Not directly related to tech, but I really recommend the movie The Insider for a look at how whistleblowing goes. It’s about the tobacco industry but can likely be generalized to any situation.

https://en.m.wikipedia.org/wiki/Jeffrey_Wigand

Hacker One's business model is creating a pen for all the whistleblowers (security researchers doing bug bounties) so they are trapped inside it and can't escape unless they want to lose their ability to get paid in the future.

It's a classic Monopsony.

I agree that most ethics courses aren't well done and scream 'mandatory training' rather than 'interesting subject'. The required two week one I took at Stanford GSB was pretty weak, despite business ethics being extremely important. I think they've made it better since I took it; it was a sideshow when it should have been much more central to the business curriculum.

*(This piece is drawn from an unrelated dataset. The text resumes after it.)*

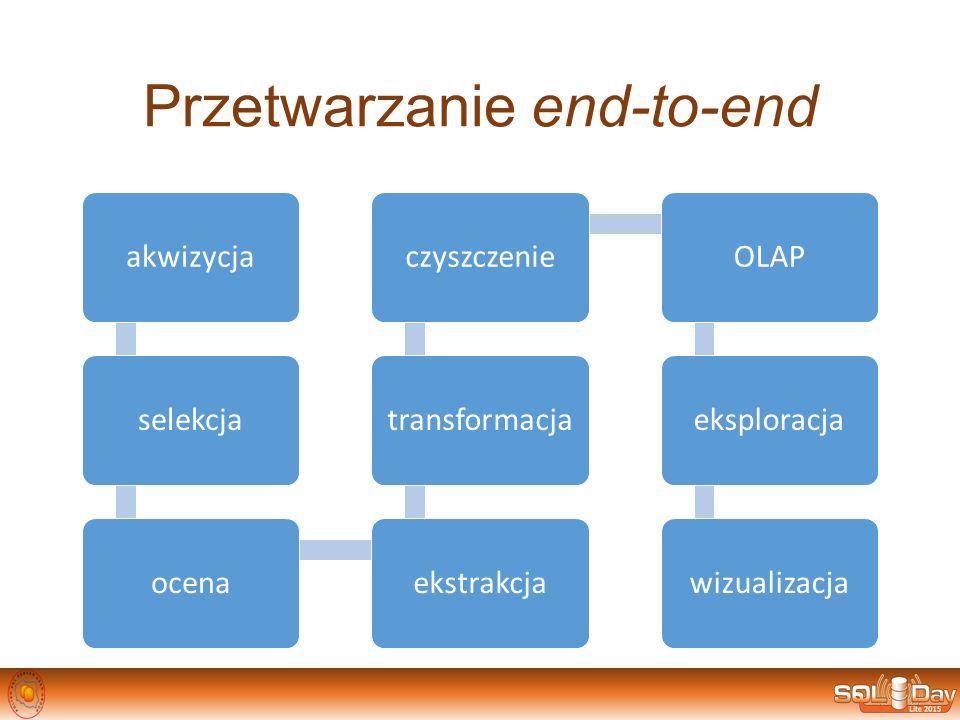 Przetwarzanie end-to-end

Pedagogically, going purely book- and reading-based like most courses is a bad idea, as that can't capture the paradoxes and nuances involved in ethical decision making. I think the field would benefit from more decision-oriented approaches including a review of past ethical dilemmas perhaps as case studies, more embodied/situated formats like simulations, and practical advice on how to identify and/or avoid getting into ethically compromised situations in the first place. But you do need to couple those with the foundational frameworks that you'd use in those situations, and ideally contextualization with much broader ideas like the social contract in society.

Ethics guidelines from professional engineering societies can help with some amount of ongoing ethical awareness, but I do think it has to start in the formal education system.

Also, the engineers are often well aware when something is wrong or dubious.

But there's a difference between knowing that and having the power to do something about it.